Now in databases, you can tell the computer to "re-sort" or "re-index" the database; but this can take lots of time or memory, especially if you want to keep both versions of the data around. (Some want to use the sort by name index, others want to use the sort by number index).
Database designers have a complex problem; how do you make queries (ask complex questions) of your database that your database programmers hadn't even thought of... and get the answers you want back?
In the end, they had to create a whole language for databases so that you could make those queries. The most popular language for doing that is called SQL (Structured Query Language).
What SQL does is allow programmers to ask a database a complex question like; find me everyone that lives at an address that contains the number, street, and city that I request. Or in more geeky terms, you can make queries across multiple columns (attributes), and get some useful rows (results) back. This allows you to mine the database (extract the information you want).
SQL quickly took on more responsibilities, and actually became a language to not only help do queries (searches), but to also add, edit, or create database. SQL is now the defacto language for most database.
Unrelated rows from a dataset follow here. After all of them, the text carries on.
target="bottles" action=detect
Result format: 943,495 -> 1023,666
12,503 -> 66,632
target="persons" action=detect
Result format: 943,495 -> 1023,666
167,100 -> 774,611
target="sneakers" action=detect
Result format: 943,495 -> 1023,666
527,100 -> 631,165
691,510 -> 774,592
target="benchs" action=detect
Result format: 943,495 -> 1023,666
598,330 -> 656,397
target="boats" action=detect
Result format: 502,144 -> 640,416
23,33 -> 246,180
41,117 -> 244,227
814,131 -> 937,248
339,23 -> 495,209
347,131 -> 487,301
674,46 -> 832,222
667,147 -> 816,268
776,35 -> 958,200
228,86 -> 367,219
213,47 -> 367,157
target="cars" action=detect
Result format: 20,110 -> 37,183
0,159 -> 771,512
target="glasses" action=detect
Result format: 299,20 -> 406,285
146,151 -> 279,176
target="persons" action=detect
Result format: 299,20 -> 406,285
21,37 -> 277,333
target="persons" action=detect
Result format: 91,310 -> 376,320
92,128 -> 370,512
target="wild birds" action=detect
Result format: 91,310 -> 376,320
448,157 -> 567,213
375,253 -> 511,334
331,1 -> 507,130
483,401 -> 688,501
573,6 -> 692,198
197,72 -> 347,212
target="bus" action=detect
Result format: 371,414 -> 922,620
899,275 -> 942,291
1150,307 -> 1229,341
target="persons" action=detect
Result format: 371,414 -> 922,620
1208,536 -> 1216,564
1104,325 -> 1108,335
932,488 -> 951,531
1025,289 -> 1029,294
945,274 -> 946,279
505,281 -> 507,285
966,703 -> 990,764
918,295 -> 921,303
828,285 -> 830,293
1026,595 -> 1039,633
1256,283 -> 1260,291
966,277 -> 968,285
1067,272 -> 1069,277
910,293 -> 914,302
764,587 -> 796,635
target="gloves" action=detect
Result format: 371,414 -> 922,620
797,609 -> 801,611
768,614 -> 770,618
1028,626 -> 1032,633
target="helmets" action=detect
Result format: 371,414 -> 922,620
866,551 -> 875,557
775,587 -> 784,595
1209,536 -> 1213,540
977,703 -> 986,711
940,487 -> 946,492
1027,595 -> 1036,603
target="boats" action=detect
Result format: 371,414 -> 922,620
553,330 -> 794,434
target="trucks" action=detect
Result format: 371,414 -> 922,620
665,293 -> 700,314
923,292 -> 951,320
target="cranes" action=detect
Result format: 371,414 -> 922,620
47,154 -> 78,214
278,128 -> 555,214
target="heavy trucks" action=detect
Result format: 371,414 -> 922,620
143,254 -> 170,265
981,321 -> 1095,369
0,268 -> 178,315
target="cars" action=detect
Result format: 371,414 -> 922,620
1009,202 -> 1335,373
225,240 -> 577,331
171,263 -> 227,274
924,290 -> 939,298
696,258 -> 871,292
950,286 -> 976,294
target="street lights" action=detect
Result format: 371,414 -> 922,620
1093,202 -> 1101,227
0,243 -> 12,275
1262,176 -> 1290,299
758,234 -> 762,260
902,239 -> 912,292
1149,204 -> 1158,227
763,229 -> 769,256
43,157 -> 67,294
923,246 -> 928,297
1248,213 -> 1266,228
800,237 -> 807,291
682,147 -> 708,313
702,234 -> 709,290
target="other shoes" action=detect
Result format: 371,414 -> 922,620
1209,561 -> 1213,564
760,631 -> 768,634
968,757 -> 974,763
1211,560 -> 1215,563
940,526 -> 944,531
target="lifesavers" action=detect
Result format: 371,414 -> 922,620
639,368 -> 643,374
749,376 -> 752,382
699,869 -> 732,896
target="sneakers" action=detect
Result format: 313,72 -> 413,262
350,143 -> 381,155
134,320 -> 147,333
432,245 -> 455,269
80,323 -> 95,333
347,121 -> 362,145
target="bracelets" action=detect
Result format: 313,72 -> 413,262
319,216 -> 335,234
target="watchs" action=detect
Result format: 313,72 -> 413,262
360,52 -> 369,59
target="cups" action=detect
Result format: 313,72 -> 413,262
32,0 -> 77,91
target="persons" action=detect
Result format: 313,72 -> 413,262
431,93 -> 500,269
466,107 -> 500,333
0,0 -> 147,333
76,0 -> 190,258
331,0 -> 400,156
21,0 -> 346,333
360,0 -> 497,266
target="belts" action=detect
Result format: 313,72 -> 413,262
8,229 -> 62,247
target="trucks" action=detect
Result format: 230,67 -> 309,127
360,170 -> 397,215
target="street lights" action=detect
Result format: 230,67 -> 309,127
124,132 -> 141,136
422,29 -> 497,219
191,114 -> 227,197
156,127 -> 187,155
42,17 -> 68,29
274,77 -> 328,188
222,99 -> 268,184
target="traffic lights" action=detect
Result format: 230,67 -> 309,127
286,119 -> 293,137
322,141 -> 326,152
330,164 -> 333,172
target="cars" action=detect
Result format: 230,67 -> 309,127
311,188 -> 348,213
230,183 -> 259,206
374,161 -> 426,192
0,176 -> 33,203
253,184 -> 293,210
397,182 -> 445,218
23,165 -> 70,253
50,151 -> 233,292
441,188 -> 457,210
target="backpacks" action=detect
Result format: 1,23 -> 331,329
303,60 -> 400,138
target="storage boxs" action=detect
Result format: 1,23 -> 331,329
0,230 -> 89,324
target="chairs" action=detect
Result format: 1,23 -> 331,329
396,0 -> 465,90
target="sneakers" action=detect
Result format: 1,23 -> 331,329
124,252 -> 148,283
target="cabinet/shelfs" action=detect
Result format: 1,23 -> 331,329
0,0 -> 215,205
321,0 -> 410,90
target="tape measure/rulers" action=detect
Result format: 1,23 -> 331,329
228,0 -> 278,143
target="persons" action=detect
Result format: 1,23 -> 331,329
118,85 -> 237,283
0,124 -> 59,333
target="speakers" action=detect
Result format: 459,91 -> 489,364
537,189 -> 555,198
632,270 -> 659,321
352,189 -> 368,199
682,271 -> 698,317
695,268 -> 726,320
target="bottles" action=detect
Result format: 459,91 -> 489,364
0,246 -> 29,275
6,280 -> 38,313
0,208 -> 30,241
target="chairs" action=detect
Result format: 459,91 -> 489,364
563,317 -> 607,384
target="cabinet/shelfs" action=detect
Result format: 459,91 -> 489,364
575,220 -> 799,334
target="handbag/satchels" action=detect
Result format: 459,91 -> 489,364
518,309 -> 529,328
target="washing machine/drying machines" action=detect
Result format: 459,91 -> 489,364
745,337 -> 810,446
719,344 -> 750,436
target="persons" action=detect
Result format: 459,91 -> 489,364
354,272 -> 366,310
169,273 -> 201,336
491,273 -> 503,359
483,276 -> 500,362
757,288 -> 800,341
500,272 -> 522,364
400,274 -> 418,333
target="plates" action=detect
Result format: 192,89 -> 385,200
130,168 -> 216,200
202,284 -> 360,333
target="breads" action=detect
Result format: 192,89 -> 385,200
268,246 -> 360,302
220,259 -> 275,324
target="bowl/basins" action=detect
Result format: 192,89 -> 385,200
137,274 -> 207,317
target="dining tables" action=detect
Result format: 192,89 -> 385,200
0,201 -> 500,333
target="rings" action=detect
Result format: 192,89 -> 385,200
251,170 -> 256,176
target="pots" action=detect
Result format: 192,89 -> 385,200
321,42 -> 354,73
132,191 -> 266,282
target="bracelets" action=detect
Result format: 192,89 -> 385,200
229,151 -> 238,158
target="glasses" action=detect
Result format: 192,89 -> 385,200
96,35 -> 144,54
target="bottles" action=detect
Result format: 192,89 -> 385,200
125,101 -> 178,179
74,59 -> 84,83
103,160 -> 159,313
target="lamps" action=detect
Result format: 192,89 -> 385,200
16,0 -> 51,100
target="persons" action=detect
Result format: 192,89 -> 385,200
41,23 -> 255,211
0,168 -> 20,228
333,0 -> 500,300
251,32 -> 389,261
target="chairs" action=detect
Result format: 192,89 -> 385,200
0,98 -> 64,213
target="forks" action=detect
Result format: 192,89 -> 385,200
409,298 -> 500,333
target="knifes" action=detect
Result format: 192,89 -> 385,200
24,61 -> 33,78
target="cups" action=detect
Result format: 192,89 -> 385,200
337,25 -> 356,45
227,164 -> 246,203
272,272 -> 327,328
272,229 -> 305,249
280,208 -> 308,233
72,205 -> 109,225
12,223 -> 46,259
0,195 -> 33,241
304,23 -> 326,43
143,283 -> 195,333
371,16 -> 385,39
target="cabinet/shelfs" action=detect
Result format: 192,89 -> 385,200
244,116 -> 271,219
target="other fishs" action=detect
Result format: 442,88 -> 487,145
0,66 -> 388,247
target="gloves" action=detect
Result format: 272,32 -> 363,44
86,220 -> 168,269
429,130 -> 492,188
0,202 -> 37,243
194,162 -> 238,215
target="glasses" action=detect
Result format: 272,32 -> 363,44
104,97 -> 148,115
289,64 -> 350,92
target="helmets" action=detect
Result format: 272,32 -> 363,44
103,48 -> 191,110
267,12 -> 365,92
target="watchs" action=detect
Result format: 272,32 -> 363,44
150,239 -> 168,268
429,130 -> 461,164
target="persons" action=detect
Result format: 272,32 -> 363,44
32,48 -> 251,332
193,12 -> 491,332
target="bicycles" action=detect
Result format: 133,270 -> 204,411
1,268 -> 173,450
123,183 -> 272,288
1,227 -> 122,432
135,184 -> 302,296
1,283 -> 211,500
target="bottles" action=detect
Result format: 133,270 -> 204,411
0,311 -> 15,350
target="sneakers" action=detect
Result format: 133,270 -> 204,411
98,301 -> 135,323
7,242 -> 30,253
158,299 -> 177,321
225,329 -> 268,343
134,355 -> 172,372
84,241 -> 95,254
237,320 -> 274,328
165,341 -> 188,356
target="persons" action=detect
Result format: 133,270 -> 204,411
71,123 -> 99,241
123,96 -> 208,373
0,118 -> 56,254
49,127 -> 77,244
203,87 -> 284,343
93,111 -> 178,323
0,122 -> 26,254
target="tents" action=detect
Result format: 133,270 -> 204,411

And of course, there are many flavors and interpretations (dialects) of that language, just to keep things complex and confusing.
Databases often break down data into many tables; and these tables relate to each other. So I can have one table of my products (inventory), another that is the raw materials (or sub parts) that go to make a part, another table that is my customers, and yet another that is my sales.
When a customer buys an end product, I probably need to update many tables; I need to add the customer (if not in there), add a sale item, and reduce the inventory by that one part. That simple action (buying something) triggers many smaller actions; that we may want to group into something we call a "transaction". Or a transaction is just an event that triggers (and is made up of) many smaller actions.
If the customer changes their mind part way through the sale (or the database update), we want to be able to back-out of the whole transaction; because we don't want one table to reflect that there was a sale, but the inventory table to not be updated, or vise versa; the whole transaction needs to work together.
Another potential gain of the database is reporting. A report is often just a bunch of complex queries, with some math, and outputting that in some format that makes sense. So I could do something like look through all my inventory, and see what I have fewer than some number of, to know to start making or ordering more of those widgets before I run out. Or another possibility is to look at all the things sold, calculate how much raw materials was required to make those items, and then order more when we run low. Reports are really what we want to get most of time; what can be very complex queries and calculations, put in a standardized and simple and digestible format.
So while the concepts of Database are simple (just ledgers, or spreadsheets), there are a lot of concepts as these ideas have been maturing for centuries before there was computers to help manage them. Computers just make it easier.
The toughest part of most databases is the data is changing constantly (and growing), and the more data you have, the more you want to explore different aspects of it, and how one thing relates to the others. So quickly, things can grow in complexity to the point where you need a special person just to manage the arrangement, maintenance and mining (reporting) on that data. This specialist is known as a DBA (Database Administrator).
And now you know who to bug if you have any more questions about your databases.